Document passage:
Xinhua,December 08, 2017 Adjust font size:

BERLIN, Dec. 7 (Xinhua) -- Martin Schulz, the party leader of the German Social Democrats (SPD), on Thursday called for the transformation of the European Union into a "United States of Europe" by 2025 with a common constitution.

"Europe is our life insurance," Schulz told an SPD party convention in Berlin.

Speaking before 600 delegates, Schulz has outlined a bold vision of European reform at the start of the three-day party conference of SPD.

He called for transforming the current European Union (EU) into the "United States of Europe" by 2025 and mechanisms to automatically exclude member states which failed to agree to a corresponding federal constitution.

"Let us finally muster the courage to advance the cause of Europe", Schulz urged.

"Our continent cannot afford another four years of German European policy a la Wolfgang Schaeuble", the former president of the European Parliament added.

Supplied data:
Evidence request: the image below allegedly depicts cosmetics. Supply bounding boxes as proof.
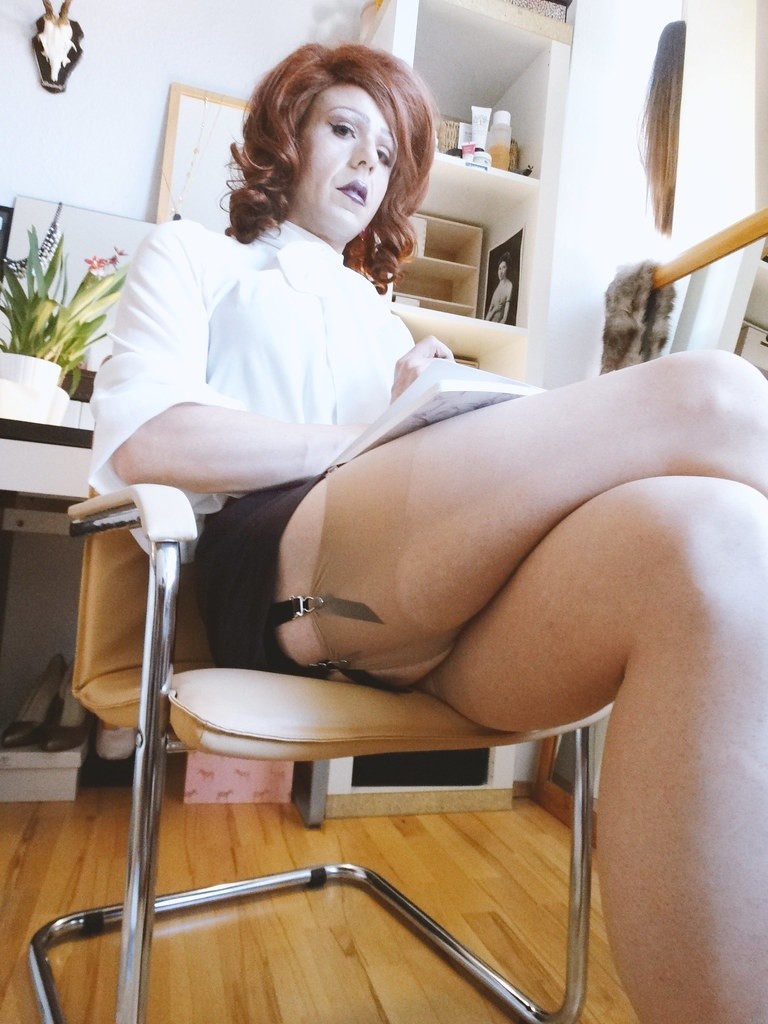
[446,104,512,169]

Task directions: Reproduce the passage from the news article on Martin Schulz verbatim, starting at "He called for" and ending at "corresponding federal constitution.".

Finished answer:
He called for transforming the current European Union (EU) into the "United States of Europe" by 2025 and mechanisms to automatically exclude member states which failed to agree to a corresponding federal constitution.